Celtic Mythology By Cierra Thompson

Danu, The Mother of the Gods

She is the Goddess of Fertility and abundance, associated with Agriculture and Cultivation. She is consider to be an Earth Goddess, and she also wields the magic of Divine Flow. She is also know as Ana, Anu, Anann, linked to the Goddess Dan, in Wales. There is evidence that the river Danube is named for Her. As mother of the faeries she is close to the land and waters.

In some Celtic Myths, the Goddess is featured as Mother and Daughter of Dagda, in other myths, Bhe was her consort. Another sources say that Dagda and Danu were the parents of Ogma, while other think that Dian Cecht was their son.

Little is know about her, most of her myths and stories are forgotten, just a few things are know for sure about her. The oldest record about the Goddess, was found in the Irish Lebor Gabala, from 1,000 C.E. Her name means wisdom or teacher.

The symbols of the Goddess Mother were air, amber, crowns, earth, fish, gold, holy stones, horses, moon, rivers, sea, seagulls and wind.

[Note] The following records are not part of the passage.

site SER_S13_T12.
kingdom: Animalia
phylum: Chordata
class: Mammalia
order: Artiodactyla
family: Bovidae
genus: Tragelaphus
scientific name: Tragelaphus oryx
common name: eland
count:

Her tribe is the Tuatha Dé Danann, the People of the Goddess Danu or Ana. Invading Ireland on the first of May, the Tuatha Dé Danann battled the Fir Bolg, and eventually won an uneasy peace. In their turn the Tuatha Dé Danann were displaced by the mortal Milesians, and retreated to the sídhe, or hollow hills, to become the Faery Folk of legend.

The Tuatha Dé Danann

Cyhiraeth

The Celtic goddess of streams. She is most closely associated with certain rivers and coasts, with the area around the river Tywi in eastern Dyfed, as well as the coast of Glamorganshire.

She later became thought of as a ghostly faery spirit (comparable to the Irish Banshee) in Welsh folklore called the Cyhyraeth, also known as the Hag of the Mist, or the Gwrach-y-Rhibyn. This apparition is said to groan and cry before a death, or multiple deaths caused by a disaster. who was a portent of death, seen or heard just prior to a nearby death.

She has been described as making groans and sighs of someone deathly ill, and to sound three times, growing weaker and fainter each time, as a threefold warning before the end.